**STATED TASK:**
Could you reproduce the whole listing below, line for line, without changing a single character?

**EXTRACTED INFORMATION:**

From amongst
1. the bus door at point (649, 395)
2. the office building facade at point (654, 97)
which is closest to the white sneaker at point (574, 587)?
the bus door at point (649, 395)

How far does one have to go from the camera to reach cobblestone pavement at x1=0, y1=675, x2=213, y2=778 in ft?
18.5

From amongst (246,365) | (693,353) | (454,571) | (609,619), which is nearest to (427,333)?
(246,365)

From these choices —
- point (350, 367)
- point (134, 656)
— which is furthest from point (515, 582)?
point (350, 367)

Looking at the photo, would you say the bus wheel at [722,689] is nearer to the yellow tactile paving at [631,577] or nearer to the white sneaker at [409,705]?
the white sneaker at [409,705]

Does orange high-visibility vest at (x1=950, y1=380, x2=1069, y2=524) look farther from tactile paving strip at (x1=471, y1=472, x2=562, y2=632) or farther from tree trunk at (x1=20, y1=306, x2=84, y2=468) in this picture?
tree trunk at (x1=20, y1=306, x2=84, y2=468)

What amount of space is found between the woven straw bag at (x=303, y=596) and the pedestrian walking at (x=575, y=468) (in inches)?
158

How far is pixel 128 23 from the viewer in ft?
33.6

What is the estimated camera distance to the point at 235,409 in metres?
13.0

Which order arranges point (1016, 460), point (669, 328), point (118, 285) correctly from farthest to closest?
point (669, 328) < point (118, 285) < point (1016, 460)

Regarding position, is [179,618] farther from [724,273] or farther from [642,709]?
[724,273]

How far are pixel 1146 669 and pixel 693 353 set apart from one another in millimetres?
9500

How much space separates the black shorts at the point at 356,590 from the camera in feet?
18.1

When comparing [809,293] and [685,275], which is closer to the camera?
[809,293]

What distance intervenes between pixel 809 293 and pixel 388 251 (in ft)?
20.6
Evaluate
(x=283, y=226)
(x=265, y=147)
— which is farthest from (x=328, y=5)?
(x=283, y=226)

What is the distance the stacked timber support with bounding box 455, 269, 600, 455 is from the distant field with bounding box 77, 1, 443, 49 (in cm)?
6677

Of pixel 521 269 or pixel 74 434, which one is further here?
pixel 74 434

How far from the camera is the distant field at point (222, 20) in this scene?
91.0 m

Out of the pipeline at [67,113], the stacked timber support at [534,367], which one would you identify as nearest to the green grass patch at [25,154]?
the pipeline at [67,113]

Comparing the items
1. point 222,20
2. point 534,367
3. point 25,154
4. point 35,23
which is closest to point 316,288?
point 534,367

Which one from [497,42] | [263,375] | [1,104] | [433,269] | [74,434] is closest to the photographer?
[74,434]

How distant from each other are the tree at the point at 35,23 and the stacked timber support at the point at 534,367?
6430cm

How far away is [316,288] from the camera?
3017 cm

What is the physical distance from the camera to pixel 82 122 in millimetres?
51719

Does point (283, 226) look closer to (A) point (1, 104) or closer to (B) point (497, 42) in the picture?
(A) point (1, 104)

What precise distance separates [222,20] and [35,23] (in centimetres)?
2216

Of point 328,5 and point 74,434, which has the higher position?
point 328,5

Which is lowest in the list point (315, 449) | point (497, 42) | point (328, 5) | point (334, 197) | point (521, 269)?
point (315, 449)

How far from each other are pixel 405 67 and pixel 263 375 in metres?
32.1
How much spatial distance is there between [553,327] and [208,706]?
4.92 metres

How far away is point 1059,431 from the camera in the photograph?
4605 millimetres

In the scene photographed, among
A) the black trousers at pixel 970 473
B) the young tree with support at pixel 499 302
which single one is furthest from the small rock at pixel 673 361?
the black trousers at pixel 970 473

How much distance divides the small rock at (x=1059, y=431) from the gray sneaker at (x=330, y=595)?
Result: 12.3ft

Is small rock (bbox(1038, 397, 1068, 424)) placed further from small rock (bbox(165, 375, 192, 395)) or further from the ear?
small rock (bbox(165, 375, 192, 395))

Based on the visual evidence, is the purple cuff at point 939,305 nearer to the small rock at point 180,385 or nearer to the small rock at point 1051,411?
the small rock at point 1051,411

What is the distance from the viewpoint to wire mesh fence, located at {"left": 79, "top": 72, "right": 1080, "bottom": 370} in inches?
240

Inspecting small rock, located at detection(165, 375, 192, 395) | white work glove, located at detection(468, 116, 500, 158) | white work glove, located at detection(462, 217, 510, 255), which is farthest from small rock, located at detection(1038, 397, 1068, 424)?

**EXERCISE ANSWER:**
From amongst
1. the bus door at point (649, 395)
2. the office building facade at point (654, 97)
which is closest to the white sneaker at point (574, 587)?
the bus door at point (649, 395)

How far does one have to go from the camera to reach cobblestone pavement at x1=0, y1=675, x2=213, y2=778 in ft?
18.5

From amongst (246,365) | (693,353) | (454,571) | (609,619), which is nearest to (427,333)?
(246,365)

From these choices —
- point (350, 367)
- point (134, 656)
— which is furthest from point (515, 582)?
point (350, 367)

Looking at the photo, would you say the bus wheel at [722,689] is nearer to the yellow tactile paving at [631,577] or nearer to the white sneaker at [409,705]?
the white sneaker at [409,705]

Does orange high-visibility vest at (x1=950, y1=380, x2=1069, y2=524) look farther from tactile paving strip at (x1=471, y1=472, x2=562, y2=632) or farther from tree trunk at (x1=20, y1=306, x2=84, y2=468) in this picture?
tree trunk at (x1=20, y1=306, x2=84, y2=468)

What amount of space is found between the woven straw bag at (x=303, y=596) and the pedestrian walking at (x=575, y=468) (in inches)?
158

How far is pixel 128 23 from the viewer in ft?
33.6

What is the estimated camera distance to the point at 235,409 in metres?
13.0

Which order arranges point (1016, 460), point (669, 328), point (118, 285) correctly from farthest to closest?
point (669, 328) < point (118, 285) < point (1016, 460)

Regarding position, is [179,618] farther from [724,273] or farther from [642,709]?
[724,273]

How far are pixel 1146 669 and pixel 693 353 set apart from one another in millimetres?
9500

How much space separates the black shorts at the point at 356,590 from the camera in feet?
18.1

When comparing [809,293] and [685,275], which is closer to the camera?
[809,293]

What distance intervenes between pixel 809 293 and pixel 388 251 (in ft)?
20.6
Evaluate
(x=283, y=226)
(x=265, y=147)
— which is farthest from (x=328, y=5)?
(x=283, y=226)

What is the distance the stacked timber support with bounding box 455, 269, 600, 455 is from the distant field with bounding box 77, 1, 443, 49 (in cm)?
6677

Of pixel 521 269 or pixel 74 434, which one is further here?
pixel 74 434

How far from the camera is the distant field at point (222, 20) in this scene?
91.0 m

Out of the pipeline at [67,113], the stacked timber support at [534,367], which one would you identify as nearest to the green grass patch at [25,154]?
the pipeline at [67,113]

Comparing the items
1. point 222,20
2. point 534,367
3. point 25,154
4. point 35,23
which is closest to point 316,288?
point 534,367

Which one from [497,42] | [263,375] | [1,104] | [433,269] | [74,434] is closest to the photographer?
[74,434]

How distant from each other are the tree at the point at 35,23 and the stacked timber support at the point at 534,367?
6430cm

How far away is [316,288] from the camera?
3017 cm

What is the physical distance from the camera to pixel 82 122 in millimetres?
51719

Does point (283, 226) look closer to (A) point (1, 104) or closer to (B) point (497, 42) in the picture?
(A) point (1, 104)

What precise distance separates [222,20] and [35,23] (in centimetres)?
2216

Of point 328,5 and point 74,434, which has the higher position?
point 328,5

Which is lowest in the list point (315, 449) | point (497, 42) | point (328, 5) | point (334, 197) | point (521, 269)?
point (315, 449)

How far from each other are pixel 405 67 and pixel 263 375 in metres?
32.1
How much spatial distance is there between [553,327] and [208,706]?
4.92 metres

How far away is point 1059,431 from the camera in the photograph?
4605 millimetres

In the scene photographed, among
A) the black trousers at pixel 970 473
B) the young tree with support at pixel 499 302
which single one is furthest from the small rock at pixel 673 361?
the black trousers at pixel 970 473

How much distance divides the small rock at (x=1059, y=431) from the gray sneaker at (x=330, y=595)?
Result: 12.3ft

Is small rock (bbox(1038, 397, 1068, 424)) placed further from small rock (bbox(165, 375, 192, 395)) or further from the ear?
small rock (bbox(165, 375, 192, 395))

Based on the visual evidence, is the purple cuff at point 939,305 nearer to the small rock at point 180,385 or nearer to the small rock at point 1051,411?
the small rock at point 1051,411

What is the distance from the viewpoint to wire mesh fence, located at {"left": 79, "top": 72, "right": 1080, "bottom": 370} in inches?
240

Inspecting small rock, located at detection(165, 375, 192, 395) | white work glove, located at detection(468, 116, 500, 158) | white work glove, located at detection(462, 217, 510, 255), which is farthest from small rock, located at detection(1038, 397, 1068, 424)?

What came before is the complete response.